Truckers experience just about every physical condition that could predispose them to it. When treated properly, it can be cured fairly quickly, but when left unattended it becomes a chronic health concern that can lead to much more serious issues. It is often difficult to get treatment on the road, and it’s really difficult to get a trucker to shut down and go home to the doctor for something like a little cut on their leg. Preventive care is extremely important for drivers.
The condition usually begins as a small area of pain and redness on the skin. This area spreads to surrounding tissues, resulting in the typical signs of inflammation — redness, swelling, warmth and pain. A fever and/or swollen lymph nodes can also develop. It may occur anywhere on the body, but the lower leg is the most common site of the infection, particularly in the area of the shinbone and in the foot.

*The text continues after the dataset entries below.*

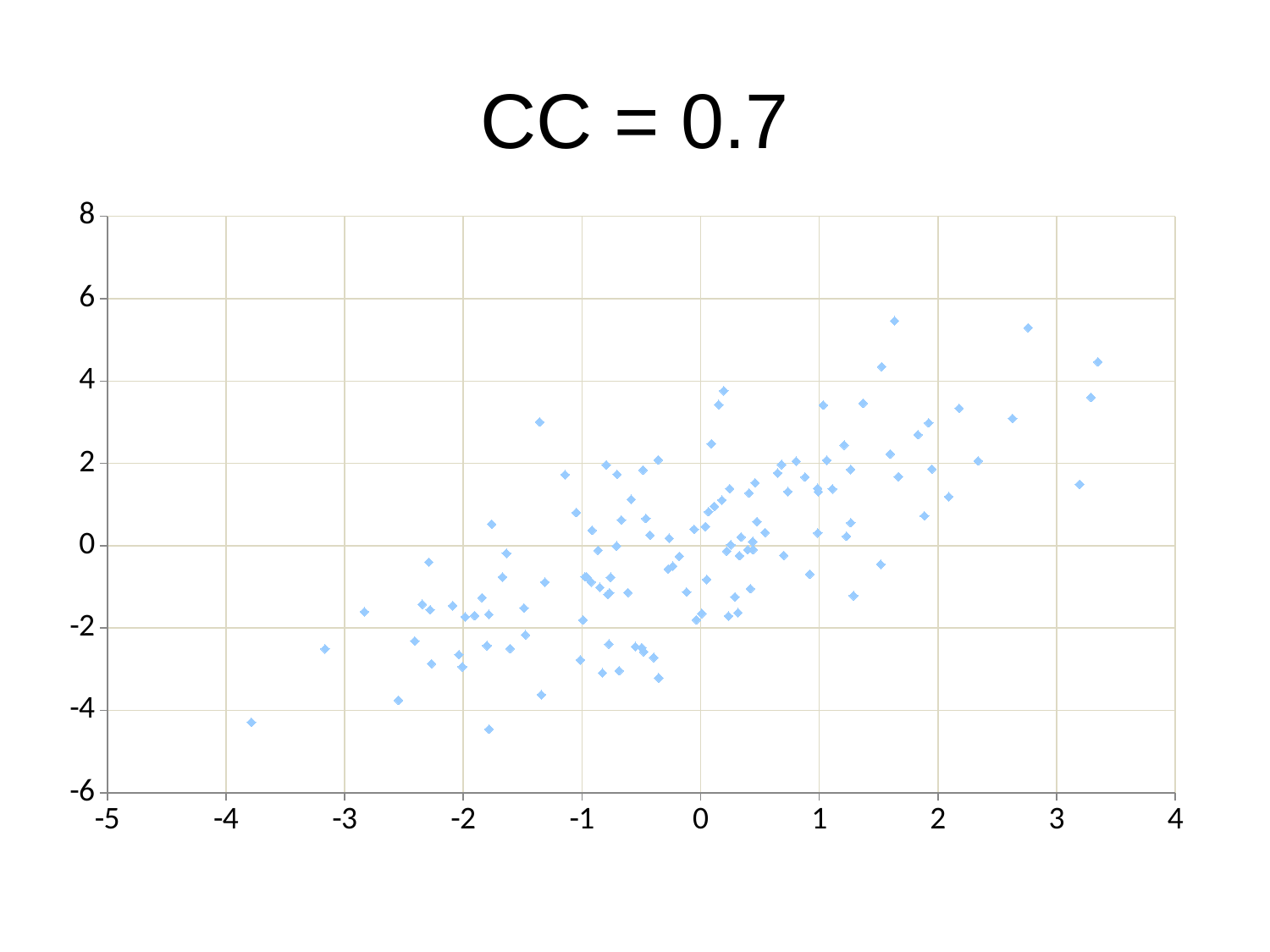
What kind of chart is shown on the slide? scatter plot Is the y value of the highest point on the chart greater or less than 6? less Is the x value of the leftmost point on the chart greater or less than -3? less What is the maximum value shown on the y axis? 8 Is the y value of the highest point on the chart greater or less than 4? greater What is the title of the chart? CC = 0.7 Do the y values generally rise or fall as x increases along the x axis? rise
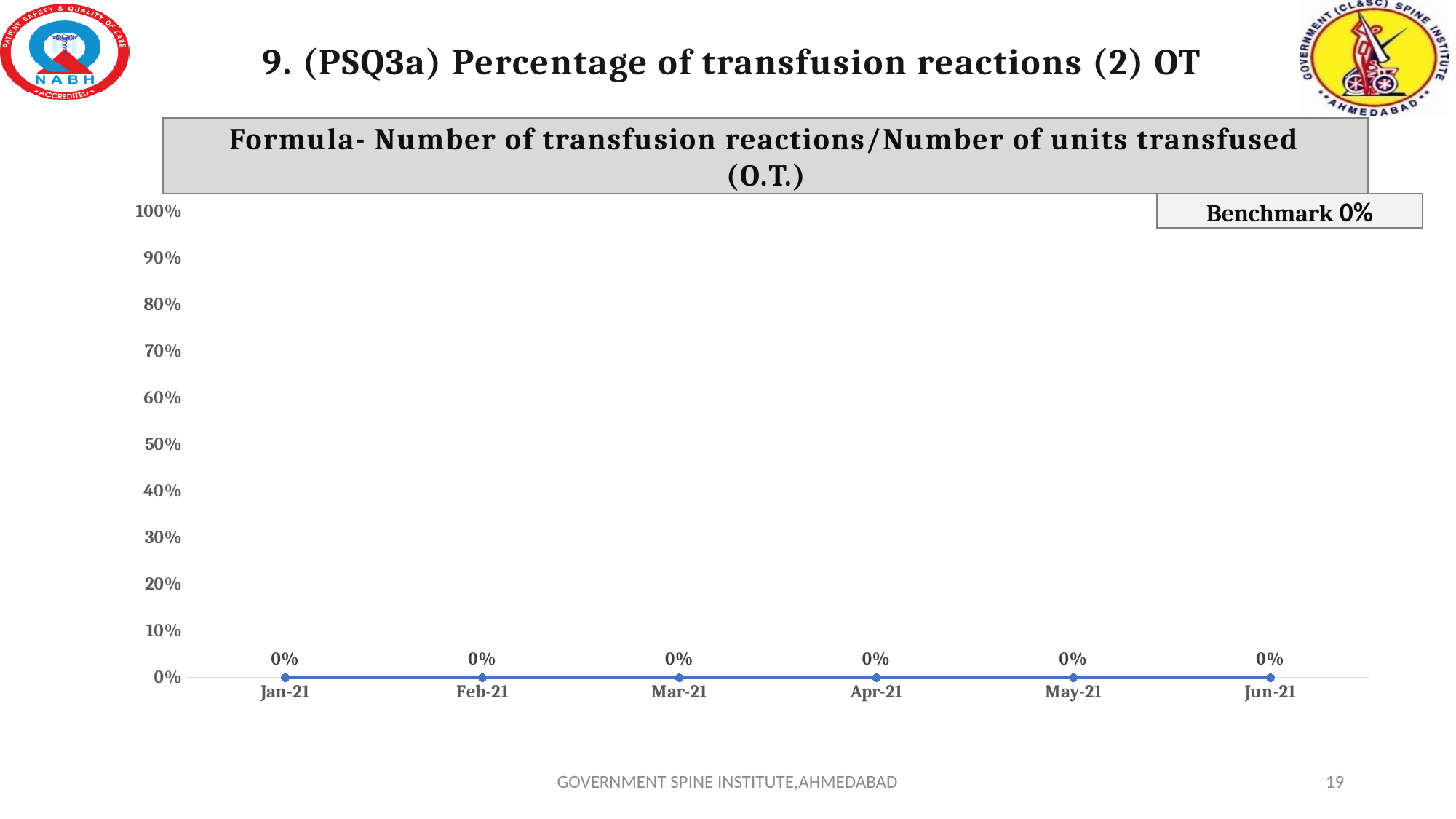
What is the highest value shown on the y axis? 100% What kind of chart is shown on the slide? line chart What is the value for Jun-21? 0% What is the value for Apr-21? 0% What is the value for Jan-21? 0% What is the first month shown on the x axis? Jan-21 What benchmark value is shown on the slide? 0% What is the difference between the values for Mar-21 and May-21? 0% How many data points are plotted on the chart? 6 What is the last month shown on the x axis? Jun-21 Do the values rise, fall, or stay flat from Jan-21 to Jun-21? stay flat Is the value for Feb-21 greater or less than 10%? less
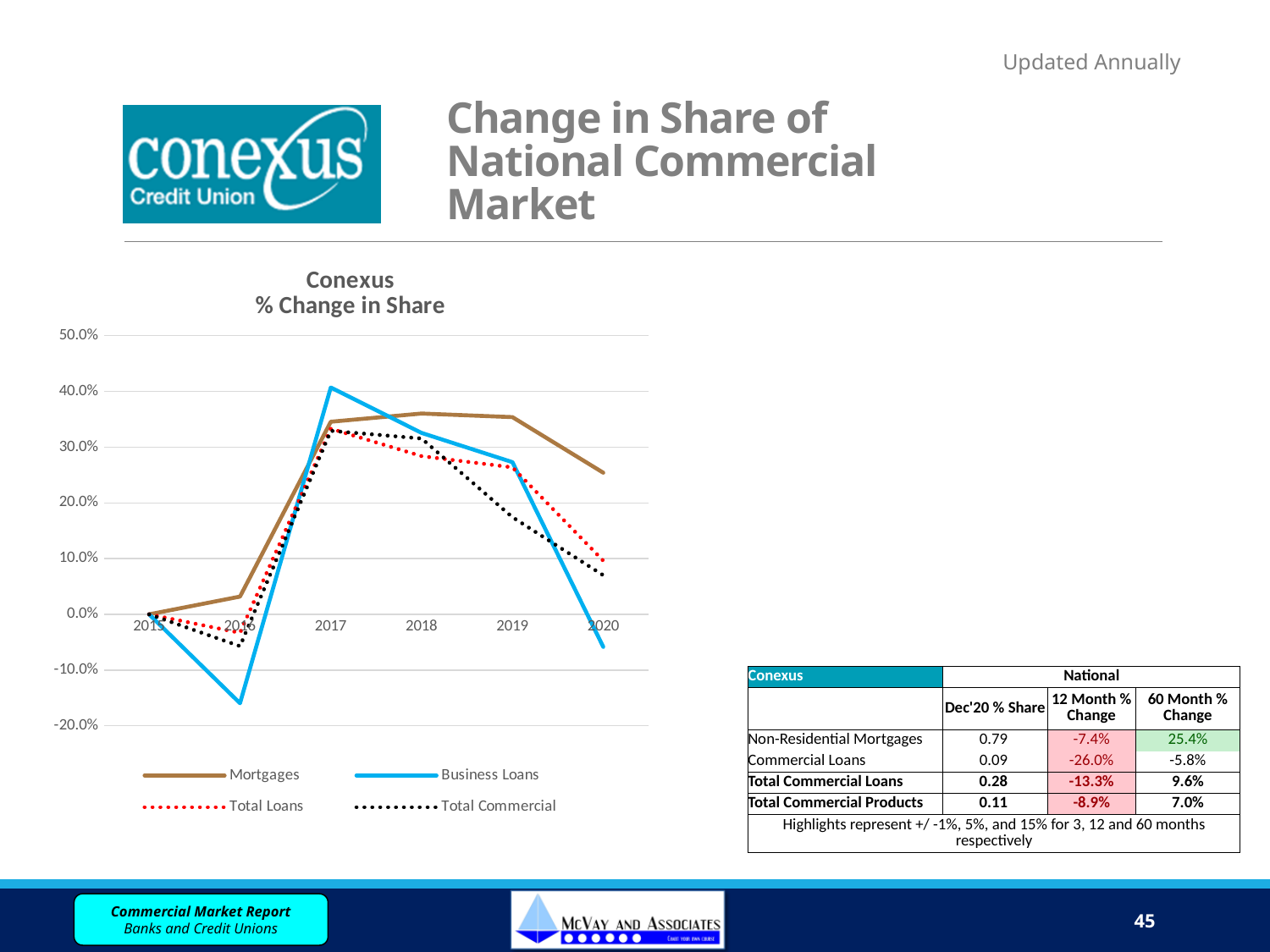
Which series has the highest value in 2020 in the "Conexus % Change in Share" chart? Mortgages Does the Mortgages line rise or fall from 2018 to 2020? fall Is the value for Mortgages in 2020 greater or less than 20.0%? greater Which series has the lowest value in 2020 in the "Conexus % Change in Share" chart? Business Loans How many years are shown on the x axis of the "Conexus % Change in Share" chart? 6 How many series does the legend of the "Conexus % Change in Share" chart list? 4 Which series is plotted with a solid blue line in the "Conexus % Change in Share" chart? Business Loans What kind of chart is the "Conexus % Change in Share" chart? line chart Is the value for Business Loans in 2020 greater or less than 0.0%? less Which series has the lowest value in 2016 in the "Conexus % Change in Share" chart? Business Loans Which series has the highest value in 2017 in the "Conexus % Change in Share" chart? Business Loans Is the value for Business Loans in 2016 greater or less than -10.0%? less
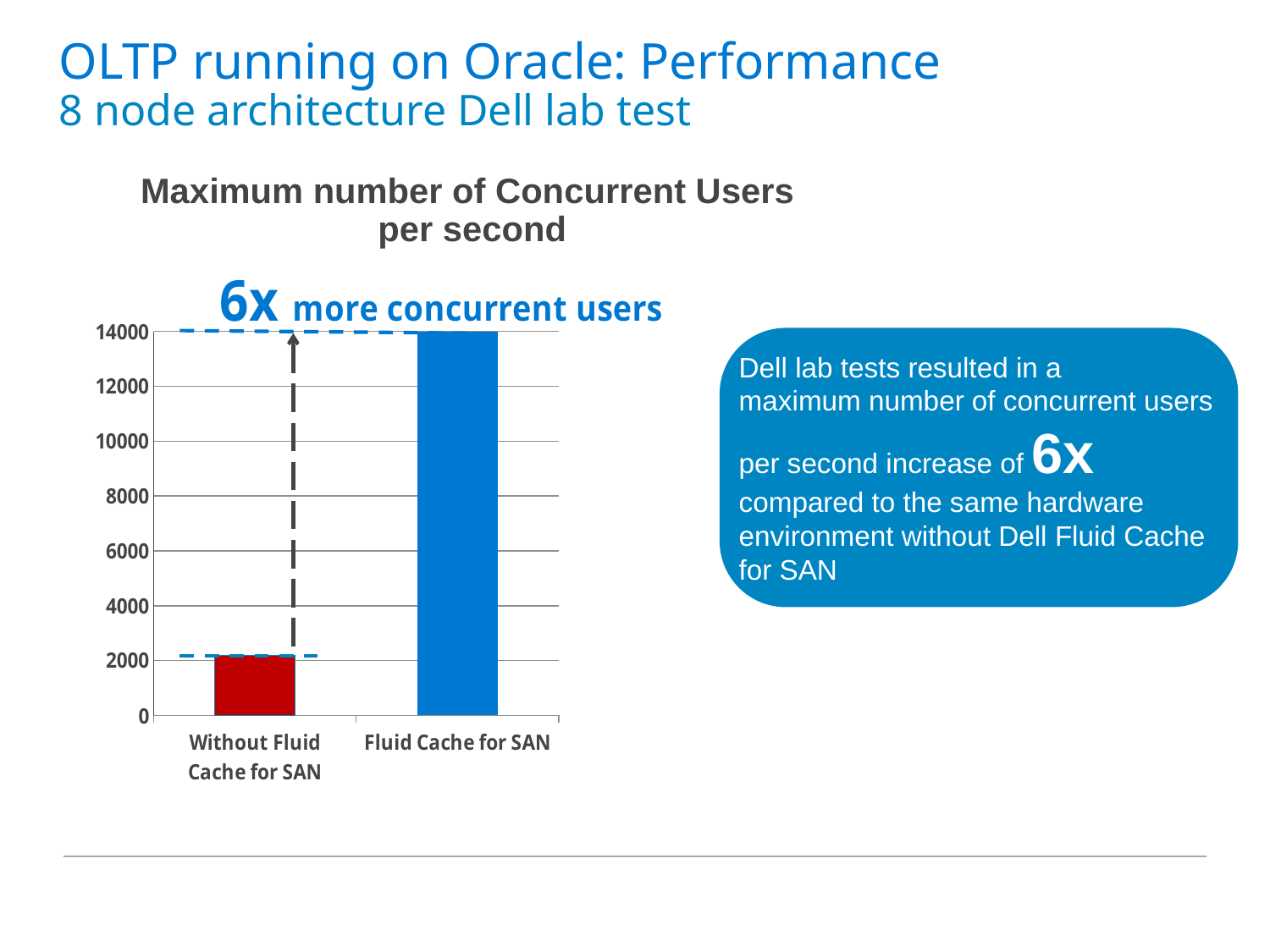
Which is larger: the value for Without Fluid Cache for SAN or the value for Fluid Cache for SAN? Fluid Cache for SAN Is the value for Without Fluid Cache for SAN greater or less than 4000? less Which category has the highest value in the chart? Fluid Cache for SAN What is the title of the chart? Maximum number of Concurrent Users per second What colour is the bar for Without Fluid Cache for SAN? red Do the values rise or fall from left to right across the categories? rise What is the highest value shown on the vertical axis of the chart? 14000 Which category has the lowest value in the chart? Without Fluid Cache for SAN How many categories are plotted in the chart? 2 What kind of chart is shown on the slide? bar chart Is the value for Fluid Cache for SAN greater or less than 12000? greater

Most commonly, cellulitis develops in the area of a break in the skin, such as a cut, small puncture wound, or insect bite. A pre-existing skin infection, such as athlete’s foot or impetigo, can predispose an individual to the development of infections. In other circumstances, cellulitis occurs where there has been no skin break at all, such as with chronic leg swelling, which is one huge reason why truckers are at a higher risk of developing it. Who hasn’t walked around a truck stop with a giant right ankle?
People who have had the condition before, or with conditions such as diabetes, blood circulation problems, chicken pox or shingles are also at a higher risk for developing cellulitis. Obese people are more likely to have peripheral swelling, which puts them at a greater risk as well.
Prevention involves a little soap and water and some common sense. Whenever you have a break in the skin, clean the break carefully with soap and water. Apply an antibiotic cream or ointment every day. Cover with a bandage and change it every day until a scab forms. Watch for redness, pain, drainage or other signs of infection.
Protect your skin by keeping it moist with lotions or ointments to prevent cracking, wearing shoes that fit well and provide enough room for your feet, trimming your nails while avoiding harming the skin around them, and wearing appropriate protective equipment when participating in work.